Duck Eggs in France


(Doug) #21

I may be missing something, but for me it comes down to two ways. Fried = good stuff. Boiled, though = so slimy it is likely from another world.


(You've tried everything else; why not try bacon?) #22

Nope. Just, nope! :scream: :rofl::rofl: :bacon::bacon:


(Bob M) #23

I’ve had it boiled where it was good, but it has to be cooked perfectly. A minor amount of overcooking, and it’s terrible.

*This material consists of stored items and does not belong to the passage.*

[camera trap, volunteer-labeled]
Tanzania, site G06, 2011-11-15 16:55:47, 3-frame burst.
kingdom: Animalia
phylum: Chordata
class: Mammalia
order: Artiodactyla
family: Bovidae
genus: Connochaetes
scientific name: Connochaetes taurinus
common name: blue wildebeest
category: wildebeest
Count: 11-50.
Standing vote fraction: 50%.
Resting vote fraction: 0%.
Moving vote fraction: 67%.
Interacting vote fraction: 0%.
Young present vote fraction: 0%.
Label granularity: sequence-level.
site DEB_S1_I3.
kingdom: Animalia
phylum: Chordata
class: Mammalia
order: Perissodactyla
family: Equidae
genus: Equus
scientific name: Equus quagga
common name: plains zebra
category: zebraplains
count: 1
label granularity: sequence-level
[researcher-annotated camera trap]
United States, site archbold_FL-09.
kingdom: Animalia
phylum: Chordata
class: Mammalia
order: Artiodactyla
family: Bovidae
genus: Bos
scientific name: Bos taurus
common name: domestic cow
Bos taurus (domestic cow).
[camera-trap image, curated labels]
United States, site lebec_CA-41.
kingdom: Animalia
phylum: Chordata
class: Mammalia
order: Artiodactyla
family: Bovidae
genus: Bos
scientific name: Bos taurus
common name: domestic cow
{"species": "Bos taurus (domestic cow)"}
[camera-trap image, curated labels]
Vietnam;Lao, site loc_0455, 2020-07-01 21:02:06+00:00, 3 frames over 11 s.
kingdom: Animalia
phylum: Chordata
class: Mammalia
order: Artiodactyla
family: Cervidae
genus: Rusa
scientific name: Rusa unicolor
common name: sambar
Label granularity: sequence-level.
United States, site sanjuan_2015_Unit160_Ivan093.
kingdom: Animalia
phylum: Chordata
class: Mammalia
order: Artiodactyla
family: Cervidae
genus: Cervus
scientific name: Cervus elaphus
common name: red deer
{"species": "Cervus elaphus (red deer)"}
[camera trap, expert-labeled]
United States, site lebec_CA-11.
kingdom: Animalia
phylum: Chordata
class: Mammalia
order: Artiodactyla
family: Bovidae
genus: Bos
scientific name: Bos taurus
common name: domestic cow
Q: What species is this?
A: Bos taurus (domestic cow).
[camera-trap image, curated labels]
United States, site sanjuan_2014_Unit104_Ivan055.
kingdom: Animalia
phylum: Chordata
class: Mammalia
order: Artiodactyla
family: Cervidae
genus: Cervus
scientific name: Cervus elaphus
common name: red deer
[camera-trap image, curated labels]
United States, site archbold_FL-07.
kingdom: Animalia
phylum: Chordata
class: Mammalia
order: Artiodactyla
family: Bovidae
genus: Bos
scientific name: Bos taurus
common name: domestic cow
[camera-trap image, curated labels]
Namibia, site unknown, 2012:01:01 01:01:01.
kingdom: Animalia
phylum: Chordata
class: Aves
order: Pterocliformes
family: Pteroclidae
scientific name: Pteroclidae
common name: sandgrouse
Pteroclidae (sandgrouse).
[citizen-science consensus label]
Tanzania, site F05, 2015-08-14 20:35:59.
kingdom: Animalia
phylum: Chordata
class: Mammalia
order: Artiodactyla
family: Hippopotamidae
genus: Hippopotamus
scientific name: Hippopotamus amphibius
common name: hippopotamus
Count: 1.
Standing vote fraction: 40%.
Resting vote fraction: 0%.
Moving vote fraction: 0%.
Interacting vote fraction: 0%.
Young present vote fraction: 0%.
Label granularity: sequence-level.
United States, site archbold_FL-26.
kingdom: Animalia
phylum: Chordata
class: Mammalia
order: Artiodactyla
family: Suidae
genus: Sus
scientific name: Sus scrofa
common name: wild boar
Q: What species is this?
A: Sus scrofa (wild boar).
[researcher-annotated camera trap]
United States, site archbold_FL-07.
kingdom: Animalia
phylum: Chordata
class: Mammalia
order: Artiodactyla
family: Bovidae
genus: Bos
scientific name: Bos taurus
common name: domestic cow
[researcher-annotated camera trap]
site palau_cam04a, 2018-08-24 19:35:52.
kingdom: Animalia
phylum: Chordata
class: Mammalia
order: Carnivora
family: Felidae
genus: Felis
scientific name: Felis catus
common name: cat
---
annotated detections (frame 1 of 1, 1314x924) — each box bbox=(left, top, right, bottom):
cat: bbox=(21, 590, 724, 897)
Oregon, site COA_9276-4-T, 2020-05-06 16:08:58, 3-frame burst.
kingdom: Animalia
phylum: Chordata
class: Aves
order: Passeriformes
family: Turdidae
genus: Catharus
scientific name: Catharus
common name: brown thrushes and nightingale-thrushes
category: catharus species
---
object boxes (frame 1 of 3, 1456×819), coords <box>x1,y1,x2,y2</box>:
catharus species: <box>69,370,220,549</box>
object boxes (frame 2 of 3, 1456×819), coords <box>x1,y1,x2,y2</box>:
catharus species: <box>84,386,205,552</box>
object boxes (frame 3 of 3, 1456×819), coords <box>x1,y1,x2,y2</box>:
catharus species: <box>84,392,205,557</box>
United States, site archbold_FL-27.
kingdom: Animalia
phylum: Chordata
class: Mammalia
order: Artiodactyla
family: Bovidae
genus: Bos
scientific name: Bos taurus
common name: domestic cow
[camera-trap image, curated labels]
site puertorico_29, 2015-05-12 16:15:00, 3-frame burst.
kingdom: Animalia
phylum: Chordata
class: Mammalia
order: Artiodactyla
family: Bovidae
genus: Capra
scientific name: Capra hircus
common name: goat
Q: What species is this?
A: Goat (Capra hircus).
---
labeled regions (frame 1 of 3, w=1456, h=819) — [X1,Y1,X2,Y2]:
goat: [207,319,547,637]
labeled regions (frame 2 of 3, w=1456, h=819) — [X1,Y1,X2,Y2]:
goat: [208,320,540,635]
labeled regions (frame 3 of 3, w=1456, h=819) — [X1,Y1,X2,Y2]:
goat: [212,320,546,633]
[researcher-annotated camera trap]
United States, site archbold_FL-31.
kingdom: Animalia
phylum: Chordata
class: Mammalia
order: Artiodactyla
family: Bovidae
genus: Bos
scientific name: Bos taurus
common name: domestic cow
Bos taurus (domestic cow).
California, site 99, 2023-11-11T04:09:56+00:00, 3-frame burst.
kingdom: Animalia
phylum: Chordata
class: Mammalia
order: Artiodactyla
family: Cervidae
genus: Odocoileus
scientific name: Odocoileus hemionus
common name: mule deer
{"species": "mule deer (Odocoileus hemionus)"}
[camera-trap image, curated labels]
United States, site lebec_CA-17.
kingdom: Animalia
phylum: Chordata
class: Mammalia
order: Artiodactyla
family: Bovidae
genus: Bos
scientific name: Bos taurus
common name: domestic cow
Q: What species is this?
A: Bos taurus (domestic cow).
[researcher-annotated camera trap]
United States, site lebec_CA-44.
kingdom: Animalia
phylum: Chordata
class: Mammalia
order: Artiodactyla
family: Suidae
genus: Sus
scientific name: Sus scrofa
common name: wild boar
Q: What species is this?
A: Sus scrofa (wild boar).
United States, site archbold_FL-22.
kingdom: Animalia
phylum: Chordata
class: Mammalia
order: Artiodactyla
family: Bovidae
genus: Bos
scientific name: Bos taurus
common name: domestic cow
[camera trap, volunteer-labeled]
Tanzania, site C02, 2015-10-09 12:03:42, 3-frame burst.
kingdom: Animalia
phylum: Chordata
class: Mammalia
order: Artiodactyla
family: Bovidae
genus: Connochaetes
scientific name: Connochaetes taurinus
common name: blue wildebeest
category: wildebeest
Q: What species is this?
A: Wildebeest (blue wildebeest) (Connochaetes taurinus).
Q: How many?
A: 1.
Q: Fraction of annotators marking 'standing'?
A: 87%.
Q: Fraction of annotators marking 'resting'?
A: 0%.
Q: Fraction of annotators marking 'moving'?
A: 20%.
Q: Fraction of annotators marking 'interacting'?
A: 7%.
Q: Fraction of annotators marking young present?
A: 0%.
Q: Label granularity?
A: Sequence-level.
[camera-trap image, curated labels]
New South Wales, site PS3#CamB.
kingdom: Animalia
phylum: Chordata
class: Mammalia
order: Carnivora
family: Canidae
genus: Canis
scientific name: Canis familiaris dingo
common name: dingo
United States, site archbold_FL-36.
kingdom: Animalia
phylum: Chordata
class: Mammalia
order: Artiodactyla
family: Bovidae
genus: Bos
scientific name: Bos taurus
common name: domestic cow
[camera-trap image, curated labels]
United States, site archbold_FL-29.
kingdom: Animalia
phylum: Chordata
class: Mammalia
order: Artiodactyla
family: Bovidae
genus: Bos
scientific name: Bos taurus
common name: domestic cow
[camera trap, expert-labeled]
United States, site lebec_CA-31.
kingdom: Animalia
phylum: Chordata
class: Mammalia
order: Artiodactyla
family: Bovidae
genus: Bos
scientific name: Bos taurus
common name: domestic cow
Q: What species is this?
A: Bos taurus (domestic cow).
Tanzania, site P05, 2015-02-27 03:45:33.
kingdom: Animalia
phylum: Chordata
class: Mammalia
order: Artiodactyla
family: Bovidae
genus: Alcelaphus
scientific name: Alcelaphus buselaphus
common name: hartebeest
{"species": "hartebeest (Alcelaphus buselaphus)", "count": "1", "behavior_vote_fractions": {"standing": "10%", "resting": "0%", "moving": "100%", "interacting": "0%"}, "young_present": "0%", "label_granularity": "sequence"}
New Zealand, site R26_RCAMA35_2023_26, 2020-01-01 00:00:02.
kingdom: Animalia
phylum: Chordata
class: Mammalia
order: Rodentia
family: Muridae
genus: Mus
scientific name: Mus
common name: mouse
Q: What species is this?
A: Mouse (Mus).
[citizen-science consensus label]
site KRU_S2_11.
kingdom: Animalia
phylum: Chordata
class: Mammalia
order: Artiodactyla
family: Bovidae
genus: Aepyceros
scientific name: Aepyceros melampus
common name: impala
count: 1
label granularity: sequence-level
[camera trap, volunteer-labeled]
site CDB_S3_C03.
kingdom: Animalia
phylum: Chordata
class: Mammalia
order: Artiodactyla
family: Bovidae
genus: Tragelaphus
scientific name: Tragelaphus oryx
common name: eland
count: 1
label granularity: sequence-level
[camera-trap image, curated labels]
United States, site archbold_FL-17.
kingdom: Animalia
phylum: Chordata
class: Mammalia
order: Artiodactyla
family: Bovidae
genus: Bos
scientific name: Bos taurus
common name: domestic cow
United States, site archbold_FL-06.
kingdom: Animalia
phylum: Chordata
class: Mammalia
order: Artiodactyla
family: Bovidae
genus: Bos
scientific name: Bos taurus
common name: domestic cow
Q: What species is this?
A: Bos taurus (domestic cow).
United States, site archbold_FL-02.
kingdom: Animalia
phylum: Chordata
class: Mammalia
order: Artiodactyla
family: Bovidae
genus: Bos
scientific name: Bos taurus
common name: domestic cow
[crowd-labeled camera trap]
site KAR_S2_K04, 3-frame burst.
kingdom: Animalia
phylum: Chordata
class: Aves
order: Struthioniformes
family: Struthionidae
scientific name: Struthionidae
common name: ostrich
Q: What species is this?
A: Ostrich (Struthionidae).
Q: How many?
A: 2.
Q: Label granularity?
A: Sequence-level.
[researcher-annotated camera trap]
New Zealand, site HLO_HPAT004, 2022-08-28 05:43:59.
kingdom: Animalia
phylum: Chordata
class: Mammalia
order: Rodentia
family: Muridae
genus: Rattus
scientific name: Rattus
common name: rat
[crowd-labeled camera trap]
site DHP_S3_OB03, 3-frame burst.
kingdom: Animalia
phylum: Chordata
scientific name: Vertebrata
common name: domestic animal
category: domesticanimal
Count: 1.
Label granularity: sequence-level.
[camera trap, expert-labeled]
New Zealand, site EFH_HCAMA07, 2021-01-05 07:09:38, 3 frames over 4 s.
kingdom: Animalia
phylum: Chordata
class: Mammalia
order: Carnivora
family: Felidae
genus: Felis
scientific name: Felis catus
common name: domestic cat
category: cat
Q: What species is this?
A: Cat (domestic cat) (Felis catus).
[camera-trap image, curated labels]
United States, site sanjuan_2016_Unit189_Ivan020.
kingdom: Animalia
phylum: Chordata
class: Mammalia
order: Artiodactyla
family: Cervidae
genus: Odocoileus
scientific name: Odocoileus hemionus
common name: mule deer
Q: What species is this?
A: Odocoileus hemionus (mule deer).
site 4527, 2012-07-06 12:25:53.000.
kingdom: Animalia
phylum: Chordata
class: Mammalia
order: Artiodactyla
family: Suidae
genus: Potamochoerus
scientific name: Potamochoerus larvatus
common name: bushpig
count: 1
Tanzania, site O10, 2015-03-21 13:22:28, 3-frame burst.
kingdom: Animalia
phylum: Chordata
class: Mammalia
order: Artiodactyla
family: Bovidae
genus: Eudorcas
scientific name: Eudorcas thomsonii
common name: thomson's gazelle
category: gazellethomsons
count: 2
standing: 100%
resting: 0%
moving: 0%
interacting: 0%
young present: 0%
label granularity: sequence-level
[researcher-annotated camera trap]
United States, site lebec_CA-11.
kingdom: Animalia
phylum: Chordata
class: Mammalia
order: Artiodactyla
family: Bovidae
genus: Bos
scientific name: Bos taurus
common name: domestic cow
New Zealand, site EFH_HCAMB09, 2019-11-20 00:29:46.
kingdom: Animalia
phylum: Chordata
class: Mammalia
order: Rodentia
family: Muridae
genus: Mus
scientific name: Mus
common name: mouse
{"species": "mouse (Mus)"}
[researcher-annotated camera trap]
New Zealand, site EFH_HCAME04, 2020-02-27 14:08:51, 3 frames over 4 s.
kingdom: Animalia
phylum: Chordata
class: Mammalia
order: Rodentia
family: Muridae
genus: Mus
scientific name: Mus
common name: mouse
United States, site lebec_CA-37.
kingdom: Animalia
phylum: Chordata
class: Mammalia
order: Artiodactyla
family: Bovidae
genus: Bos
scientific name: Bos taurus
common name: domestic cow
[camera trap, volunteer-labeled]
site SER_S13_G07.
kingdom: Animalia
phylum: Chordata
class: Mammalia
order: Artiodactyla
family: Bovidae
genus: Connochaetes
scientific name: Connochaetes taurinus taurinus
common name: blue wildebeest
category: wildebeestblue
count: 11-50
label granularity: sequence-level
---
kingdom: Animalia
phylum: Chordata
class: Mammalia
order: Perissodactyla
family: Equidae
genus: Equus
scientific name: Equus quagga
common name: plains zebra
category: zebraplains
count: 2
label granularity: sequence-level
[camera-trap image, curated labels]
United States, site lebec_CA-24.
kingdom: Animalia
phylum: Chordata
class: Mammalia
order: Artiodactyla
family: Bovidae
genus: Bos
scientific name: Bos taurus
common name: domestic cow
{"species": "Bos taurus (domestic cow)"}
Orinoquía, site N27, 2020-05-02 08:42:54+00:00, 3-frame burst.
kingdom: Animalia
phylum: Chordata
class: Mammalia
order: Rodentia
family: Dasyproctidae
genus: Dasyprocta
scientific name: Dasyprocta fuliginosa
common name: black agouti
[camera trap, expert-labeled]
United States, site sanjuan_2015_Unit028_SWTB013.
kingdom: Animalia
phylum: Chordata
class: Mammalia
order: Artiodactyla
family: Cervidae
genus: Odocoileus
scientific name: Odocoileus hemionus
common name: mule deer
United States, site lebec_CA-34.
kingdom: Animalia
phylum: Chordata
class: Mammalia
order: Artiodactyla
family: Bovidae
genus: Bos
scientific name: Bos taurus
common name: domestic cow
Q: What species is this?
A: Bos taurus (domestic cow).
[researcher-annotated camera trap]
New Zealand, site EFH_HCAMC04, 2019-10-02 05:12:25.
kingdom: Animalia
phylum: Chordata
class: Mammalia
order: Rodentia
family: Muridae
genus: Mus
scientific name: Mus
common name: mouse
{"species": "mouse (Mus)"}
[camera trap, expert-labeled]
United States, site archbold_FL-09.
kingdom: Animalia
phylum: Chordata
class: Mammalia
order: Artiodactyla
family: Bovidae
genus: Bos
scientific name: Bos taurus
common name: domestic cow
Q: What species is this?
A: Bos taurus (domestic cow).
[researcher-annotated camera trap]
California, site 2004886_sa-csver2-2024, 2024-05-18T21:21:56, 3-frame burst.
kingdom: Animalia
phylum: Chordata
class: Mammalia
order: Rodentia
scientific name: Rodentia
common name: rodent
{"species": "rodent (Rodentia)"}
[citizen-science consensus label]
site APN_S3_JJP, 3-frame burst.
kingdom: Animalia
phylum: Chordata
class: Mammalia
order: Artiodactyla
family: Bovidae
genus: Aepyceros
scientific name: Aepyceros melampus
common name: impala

It’s like liver to me: seared on the outside and basically raw inside = great; overcooked = leather.


(Robin) #24

I would join you in a roasted cashew stupor. No control with those. Or macadamias.


(Ronald Weaver) #25

We’re in the west near Nantes… but on the right side of the Loire !.. Well, that’s a sound explanation, I can understand that. Taste funny ? We’re all different aren’t we ?


(Ronald Weaver) #26

The milk I get is straight from the cow. She’s called Hermione. No processing at all.


(Doug) #27

Growing up, we had ducks - originally just a female and male pair. I remember liking duck eggs to eat, but not if they tasted any different than chicken eggs; this was 50 years ago. If anything, duck eggs seem a little creamier - perhaps higher yolk volume versus white, or some textural difference in the yolk itself?


#28

Once I knew a cow (it was the neighbour’s), she was called Orange. Mom called her Orange Flower when she wanted to suck up to her :wink:

Cashew is way too sweet and not crunchy enough for me. But nuts are nice even if they are weirdos growing below an apple and my SO loves them and it’s a vital ingredient for our chocolate so I eat a few per year. Nice when roasted, I just strongly prefer the way cheaper peanuts. And I avoid them as that is the only one I managed to get addicted. Other nuts are fine, I use them in moderation in the right dishes. I don’t even put peanuts into dishes, they go into my mouth directly.
But carnivore helped and I can eat 0 or 0.5g of it now. Almost always. I have wilder times with 20g… Much better than my old and very frequent wilder days with 100+…

And I like my liver well-cooked. I hate raw liver and if it’s pink, it’s raw to me. It’s perfectly tender when brown.

And sadly I can’t be nostalgic about duck eggs as I never ate one. But I fondly remember the rare duck liver from my childhood. That was good stuff. Unlike the soft chicken liver, I ate it by thin slices and cold. It was firm (not hard, it’s liver and fowl at that. as it’s possible to make pork liver hard. not easy but I thought it IS kind of hard, no matter what while I didn’t cook it myself) and very tasty.